Artificial intelligence models are like insatiable giants, constantly needing to grow in size in order to produce better results. This is particularly true for large language models (LLM) such as ChatGPT, Claude, or LLama. While not all AI models need to be large, these language models require billions of lines of text to function effectively. Openai has not disclosed the exact source material used for their ChatGPT models, but experts speculate that it includes a vast amount of publicly available information from the internet as well as books and news articles. This has led to legal disputes, such as the New York Times suing Openai. The larger and more diverse the input of text, the stronger the model will be. This is why ChatGPT excels in broader topics with extensive content available, but may struggle in more specialized subjects. Additionally, much of human knowledge is not easily quantifiable or recorded, which is often overlooked amidst the hype surrounding large language models.

One can easily reach the limitations of LLMs due to their lacking information in various areas. To address this challenge, a brute force strategy is being employed, involving increased data collection and utilization of larger computing resources for bigger models. However, both approaches are becoming increasingly limited by scarce resources.

Hitting the Data Ceiling

We have been told for years about the rapid increase in data, but now experts are saying that there may not be enough data for artificial intelligence models. Why is this happening? There are several explanations as to why AI models might soon face a shortage of data (or energy, as Sam Altman recently expressed his concern). In a thought-provoking study, "Will we run out of data? An analysis of the limits of scaling datasets in Machine Learning," the authors share their insights and conclude that:

“Our analysis indicates that the stock of high-quality language data will be exhausted soon; likely before 2026.”

Despite the abundance of data in our modern era, much of it is not relevant for language models. Data from sensors, for instance, does not contribute to improving language models. In order for a language model to perform well, it requires high-quality texts. To illustrate this point, think about comparing all scientific literature ever written to the daily gossip shared on Reddit. While Reddit may have entertaining content, it is often absurd and subversive. Yet even this type of content has been now sold for use in AI models. While there may be valuable nuggets of information buried in the sea of conversations on Reddit, the push to incorporate it into LLMs only highlights the desperate need for AI companies to gather data.

AI models and their companies face the obstacle of accessing content on the deep web, which is hidden from the public behind logins or within organizational internal systems. This portion of the internet is likely hundreds of times larger than the publicly accessible world wide web.

As the logical next step in gathering data, AI companies have expanded their search to include audio, video, and images from all over the world. Through deep learning models, these companies strive to make sense of the vast amount of information available through analyzing visual and verbal content. One would assume that this would keep these models occupied for a significant amount of time, but their insatiable appetite for knowledge will most likely only be quenched temporarily. This is because there is an abundance of low-quality content readily accessible, but it does not significantly improve the models as much as high-quality expert knowledge.

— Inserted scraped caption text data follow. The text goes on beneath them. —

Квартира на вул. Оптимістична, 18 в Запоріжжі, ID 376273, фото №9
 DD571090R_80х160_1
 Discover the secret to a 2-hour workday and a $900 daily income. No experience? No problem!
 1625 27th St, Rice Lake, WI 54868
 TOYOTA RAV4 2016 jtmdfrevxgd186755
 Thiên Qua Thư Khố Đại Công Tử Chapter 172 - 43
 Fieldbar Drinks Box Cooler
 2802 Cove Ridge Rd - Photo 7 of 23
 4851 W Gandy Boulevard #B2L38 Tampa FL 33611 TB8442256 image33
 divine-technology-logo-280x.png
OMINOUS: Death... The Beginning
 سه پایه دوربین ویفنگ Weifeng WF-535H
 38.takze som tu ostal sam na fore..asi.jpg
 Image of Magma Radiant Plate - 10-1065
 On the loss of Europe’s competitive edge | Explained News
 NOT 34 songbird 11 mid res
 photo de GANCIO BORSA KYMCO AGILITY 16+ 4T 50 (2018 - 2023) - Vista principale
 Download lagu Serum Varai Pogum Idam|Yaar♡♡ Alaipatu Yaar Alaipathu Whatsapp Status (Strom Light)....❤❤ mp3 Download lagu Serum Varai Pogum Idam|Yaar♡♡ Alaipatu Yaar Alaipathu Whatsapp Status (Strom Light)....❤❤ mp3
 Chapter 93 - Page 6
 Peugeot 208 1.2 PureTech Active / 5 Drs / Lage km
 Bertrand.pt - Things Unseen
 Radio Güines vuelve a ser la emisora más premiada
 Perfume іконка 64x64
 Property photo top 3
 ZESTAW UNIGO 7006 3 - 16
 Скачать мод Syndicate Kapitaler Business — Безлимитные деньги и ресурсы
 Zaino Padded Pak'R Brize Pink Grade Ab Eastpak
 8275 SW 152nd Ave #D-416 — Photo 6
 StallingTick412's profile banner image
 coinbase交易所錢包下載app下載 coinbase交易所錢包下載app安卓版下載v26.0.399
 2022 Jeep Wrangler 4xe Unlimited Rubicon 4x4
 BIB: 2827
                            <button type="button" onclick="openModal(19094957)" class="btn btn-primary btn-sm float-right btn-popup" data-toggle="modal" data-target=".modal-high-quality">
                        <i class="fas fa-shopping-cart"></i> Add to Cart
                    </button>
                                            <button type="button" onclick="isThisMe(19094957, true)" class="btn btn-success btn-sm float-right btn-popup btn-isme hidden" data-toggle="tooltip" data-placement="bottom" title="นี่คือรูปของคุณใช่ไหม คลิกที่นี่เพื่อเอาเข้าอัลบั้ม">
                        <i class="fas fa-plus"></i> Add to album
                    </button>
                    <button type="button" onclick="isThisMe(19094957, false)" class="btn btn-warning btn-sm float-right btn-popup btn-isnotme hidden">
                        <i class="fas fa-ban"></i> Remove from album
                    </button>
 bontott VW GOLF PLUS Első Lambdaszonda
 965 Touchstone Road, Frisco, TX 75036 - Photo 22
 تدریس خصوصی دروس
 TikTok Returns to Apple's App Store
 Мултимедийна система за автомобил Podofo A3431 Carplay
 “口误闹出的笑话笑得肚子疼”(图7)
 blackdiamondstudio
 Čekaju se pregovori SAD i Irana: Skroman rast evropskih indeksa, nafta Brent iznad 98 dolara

There are always boundaries to what can be conveyed through words and what cannot. Even if you feed an AI model with thousands of images of a jungle, it will still lack understanding on the intricate subject of biodiversity.

Quality vs. Quantity

Another concern is that utilizing large language models may result in a decline in the overall quality of content. This is because these models have a tendency to produce generalized or uniform content, simply rearranging information from their knowledge base. We can see this happening with AI generated images, which often seem to repeat similar effects. Sabine Hossenfelder has made an informative video on this topic. The Internet is flooded with content created by large language models, but feeding this content back into the models will not improve them in any way.

The success of AI models relies heavily on continuous human feedback. ChatGPT's advanced capabilities are not solely due to its algorithm, but also because humans have continuously refined it through many iterations to produce better outcomes. Through constant exposure to human input, ChatGPT is constantly evolving and improving; without the intervention of crowdsourced workers, it may have developed even more flaws or errors.

Who could have predicted that AI models would encounter data limitations so soon? And that's not the only obstacle to overcome; computing power is also a major challenge.

Computational Constraints

In 2022, research company Epoch AI estimated that it took between six to ten months for cutting-edge models to be trained due to the ever-increasing need for computing power. It likely took several months and a substantial amount of computing resources for ChatGPT 4 to be developed, which is only accessible to a select few companies. This is why these models are always slightly behind and cannot be updated daily. Ironically, LLMs face similar challenges as conventional resource extraction in the physical world. As our planet's raw materials become scarce, they are critical for producing the necessary computing resources. Similarly, there's not enough data available to feed machines and make sense of the complexities of our world.